● Data to use
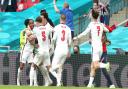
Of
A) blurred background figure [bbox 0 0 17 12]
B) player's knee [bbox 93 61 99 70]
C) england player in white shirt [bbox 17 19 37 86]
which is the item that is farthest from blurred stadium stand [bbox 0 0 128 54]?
player's knee [bbox 93 61 99 70]

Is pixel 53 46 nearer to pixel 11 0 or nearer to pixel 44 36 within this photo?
pixel 44 36

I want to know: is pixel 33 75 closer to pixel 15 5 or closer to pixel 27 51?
pixel 27 51

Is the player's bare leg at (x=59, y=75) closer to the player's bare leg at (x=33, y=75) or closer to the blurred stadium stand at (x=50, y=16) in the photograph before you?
the player's bare leg at (x=33, y=75)

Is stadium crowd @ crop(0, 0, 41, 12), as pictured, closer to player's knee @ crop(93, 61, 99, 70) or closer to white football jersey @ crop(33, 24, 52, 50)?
white football jersey @ crop(33, 24, 52, 50)

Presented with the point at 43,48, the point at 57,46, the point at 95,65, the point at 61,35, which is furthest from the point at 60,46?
the point at 95,65

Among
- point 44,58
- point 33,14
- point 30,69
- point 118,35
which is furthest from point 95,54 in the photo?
point 33,14

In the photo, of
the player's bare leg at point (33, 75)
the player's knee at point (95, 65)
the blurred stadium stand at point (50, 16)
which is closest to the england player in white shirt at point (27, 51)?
the player's bare leg at point (33, 75)

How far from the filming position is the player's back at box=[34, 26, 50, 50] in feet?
68.6

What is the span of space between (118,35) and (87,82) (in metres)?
6.44

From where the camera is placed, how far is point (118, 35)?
28.3 metres

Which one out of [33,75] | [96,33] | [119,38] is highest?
[96,33]

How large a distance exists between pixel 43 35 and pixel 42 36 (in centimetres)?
4

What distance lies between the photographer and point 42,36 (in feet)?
68.7

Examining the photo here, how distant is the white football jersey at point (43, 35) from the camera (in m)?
20.9
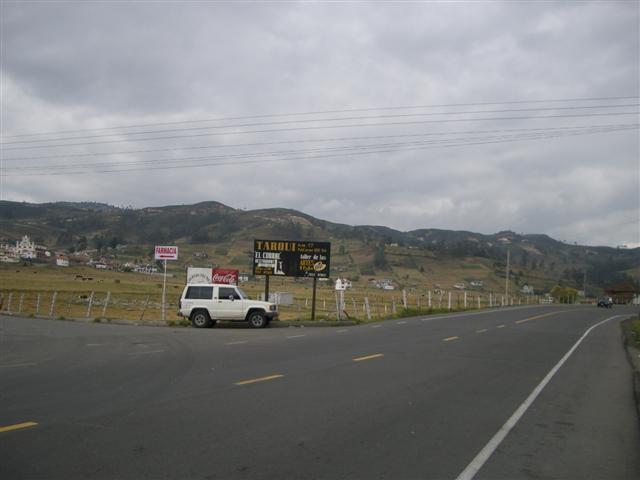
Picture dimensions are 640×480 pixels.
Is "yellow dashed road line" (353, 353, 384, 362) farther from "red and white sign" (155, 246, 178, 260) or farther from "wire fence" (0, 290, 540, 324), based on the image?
"red and white sign" (155, 246, 178, 260)

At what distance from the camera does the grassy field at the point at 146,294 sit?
40.7 metres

● What is expected
Copy every row above word for word, leaving out the pictures.

● Answer below
Of
A) blurred background figure [bbox 0 0 17 12]
B) player's knee [bbox 93 61 99 70]
C) england player in white shirt [bbox 17 19 37 86]
which is the item that is farthest from blurred stadium stand [bbox 0 0 128 54]?
player's knee [bbox 93 61 99 70]

Is pixel 53 46 nearer to pixel 11 0 or nearer to pixel 44 36 within this photo?
pixel 44 36

I want to know: is pixel 33 75 closer to pixel 15 5 or closer to pixel 27 51?
pixel 27 51

Is the player's bare leg at (x=59, y=75) closer to the player's bare leg at (x=33, y=75) or closer to the blurred stadium stand at (x=50, y=16) in the photograph before you?
the player's bare leg at (x=33, y=75)

Is stadium crowd @ crop(0, 0, 41, 12), as pictured, closer to player's knee @ crop(93, 61, 99, 70) or closer to white football jersey @ crop(33, 24, 52, 50)?
white football jersey @ crop(33, 24, 52, 50)

Presented with the point at 43,48, the point at 57,46, the point at 95,65, the point at 61,35, which is furthest from the point at 60,46?
the point at 95,65

Among
- point 44,58
- point 33,14
- point 30,69
- point 118,35
which is furthest from point 95,54 in the photo?
point 33,14

In the photo, of
the player's bare leg at point (33, 75)
the player's knee at point (95, 65)
the blurred stadium stand at point (50, 16)
which is closest to the england player in white shirt at point (27, 51)?
the player's bare leg at point (33, 75)

How far from the filming position is the player's back at box=[34, 26, 50, 50] in feet?
68.6

What is the span of space between (118,35) and (87,82) (in metres)?
6.44

From where the camera is placed, how far is point (118, 35)?
28.3 metres

Which one out of [33,75] | [96,33] | [119,38] is highest?
[96,33]

How large a distance exists between pixel 43 35 and pixel 42 36 (in centimetres)?
4

What distance lies between the photographer and point 42,36 (in feet)?
68.7

Examining the photo here, how distant is the white football jersey at point (43, 35) from the camera (in m)?
20.9
Picture dimensions are 640×480 pixels.
Is "yellow dashed road line" (353, 353, 384, 362) farther from "red and white sign" (155, 246, 178, 260) or farther from "wire fence" (0, 290, 540, 324), based on the image?
"red and white sign" (155, 246, 178, 260)

At what distance from the camera does the grassy field at the point at 146,294 sit?
40.7 metres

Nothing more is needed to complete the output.